**Page text:**
These factors would have a material and adverse effect on our future operating
results and our financial condition.
Even if
we secure additional working capital, we may not be able to negotiate terms and
conditions for receiving the additional capital that are acceptable to us. Any
future equity capital investments will dilute existing shareholders. In
addition, new equity or convertible debt securities issued by us to obtain
financing could have rights, preferences and privileges senior to our common
stock. We cannot give you any assurance that any additional financing will be
available to us, or if available, will be on terms favorable to us.
Because
of the severity of the global economic recession, our customers may delay in
paying us or not pay us at all. This would have a material and adverse effect on
our future operating results and financial condition.
One of
the effects of the severe global economic recession is that businesses are
tending to maintain their cash resources and delay in paying their creditors
whenever possible. As a trade creditor, we lack leverage unlike secured lenders
and providers of essential services. Should the economy further deteriorate, we
may find that either advertisers, their representative agencies or both may
delay in paying us. Additionally, we may find that advertisers will reduce
Internet advertising which would reduce our future revenues. These events will
result in a number of adverse effects upon us including increasing our borrowing
costs, reducing our gross profit margins, reducing our ability to borrow under
our line of credit, and reducing our ability to grow our business. These events
would have a material and adverse effect upon us.

**Data rows:**
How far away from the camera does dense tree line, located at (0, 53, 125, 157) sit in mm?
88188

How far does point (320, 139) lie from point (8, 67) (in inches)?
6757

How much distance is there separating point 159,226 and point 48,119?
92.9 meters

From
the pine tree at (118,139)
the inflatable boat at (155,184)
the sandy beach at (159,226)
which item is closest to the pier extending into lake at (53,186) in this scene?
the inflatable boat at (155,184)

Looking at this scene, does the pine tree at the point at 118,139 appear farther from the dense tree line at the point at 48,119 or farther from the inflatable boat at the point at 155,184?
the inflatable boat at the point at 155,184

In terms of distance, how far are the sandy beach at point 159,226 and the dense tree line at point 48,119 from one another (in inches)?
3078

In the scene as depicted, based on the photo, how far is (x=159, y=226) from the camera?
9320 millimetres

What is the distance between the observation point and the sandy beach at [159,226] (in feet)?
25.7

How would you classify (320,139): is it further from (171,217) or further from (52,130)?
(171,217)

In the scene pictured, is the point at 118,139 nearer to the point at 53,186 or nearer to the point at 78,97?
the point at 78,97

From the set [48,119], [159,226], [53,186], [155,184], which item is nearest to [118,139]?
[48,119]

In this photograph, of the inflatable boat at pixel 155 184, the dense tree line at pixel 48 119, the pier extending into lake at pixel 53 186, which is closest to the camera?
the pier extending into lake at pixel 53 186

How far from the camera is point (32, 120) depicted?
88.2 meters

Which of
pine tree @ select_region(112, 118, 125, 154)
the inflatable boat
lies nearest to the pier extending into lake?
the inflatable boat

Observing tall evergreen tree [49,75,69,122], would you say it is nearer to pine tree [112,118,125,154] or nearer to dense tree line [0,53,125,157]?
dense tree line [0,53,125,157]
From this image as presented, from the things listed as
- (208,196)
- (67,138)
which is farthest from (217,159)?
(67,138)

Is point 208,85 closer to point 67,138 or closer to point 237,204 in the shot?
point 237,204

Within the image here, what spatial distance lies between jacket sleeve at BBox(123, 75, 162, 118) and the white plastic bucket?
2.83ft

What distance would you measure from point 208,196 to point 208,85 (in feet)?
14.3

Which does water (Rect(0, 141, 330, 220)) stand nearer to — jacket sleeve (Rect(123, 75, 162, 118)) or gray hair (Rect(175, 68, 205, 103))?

---

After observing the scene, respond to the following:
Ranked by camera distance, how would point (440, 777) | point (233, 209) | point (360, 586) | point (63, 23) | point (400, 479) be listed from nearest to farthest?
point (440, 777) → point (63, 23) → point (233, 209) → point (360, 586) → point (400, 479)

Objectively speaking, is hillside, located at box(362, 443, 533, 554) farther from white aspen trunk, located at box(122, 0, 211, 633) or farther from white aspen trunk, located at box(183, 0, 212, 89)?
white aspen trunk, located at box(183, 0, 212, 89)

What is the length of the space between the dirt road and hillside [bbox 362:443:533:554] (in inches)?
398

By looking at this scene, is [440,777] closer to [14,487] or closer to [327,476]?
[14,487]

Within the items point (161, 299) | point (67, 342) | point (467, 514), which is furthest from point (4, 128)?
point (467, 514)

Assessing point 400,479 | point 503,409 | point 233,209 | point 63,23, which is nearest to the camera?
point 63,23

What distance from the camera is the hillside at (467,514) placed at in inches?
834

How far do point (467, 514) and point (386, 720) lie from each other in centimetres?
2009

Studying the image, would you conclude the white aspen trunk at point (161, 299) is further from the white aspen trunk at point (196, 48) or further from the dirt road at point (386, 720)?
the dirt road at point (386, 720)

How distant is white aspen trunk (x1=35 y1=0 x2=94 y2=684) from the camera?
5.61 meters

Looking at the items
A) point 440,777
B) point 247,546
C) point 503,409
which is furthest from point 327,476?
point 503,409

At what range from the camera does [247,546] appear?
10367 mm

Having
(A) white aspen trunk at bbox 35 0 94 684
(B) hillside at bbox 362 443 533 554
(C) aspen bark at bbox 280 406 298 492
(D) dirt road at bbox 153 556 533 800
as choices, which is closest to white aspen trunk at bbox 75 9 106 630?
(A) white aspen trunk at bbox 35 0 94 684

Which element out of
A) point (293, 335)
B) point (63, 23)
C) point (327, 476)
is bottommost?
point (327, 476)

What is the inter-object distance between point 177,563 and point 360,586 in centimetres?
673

**Task requirements:**
Decide whether each statement agrees with the text on financing and payment risks. Answer yes or no for each one, and quote the words from the text that decide it.
1. Any future equity capital investments will dilute existing shareholders.
2. As a trade creditor, the company has more leverage than secured lenders.
3. A reduction in Internet advertising by advertisers would increase the company's future revenues.

**Output of the task:**
1. Yes: "Any future equity capital investments will dilute existing shareholders."
2. No: "As a trade creditor, we lack leverage unlike secured lenders and providers of essential services."
3. No: "advertisers will reduce Internet advertising which would reduce our future revenues."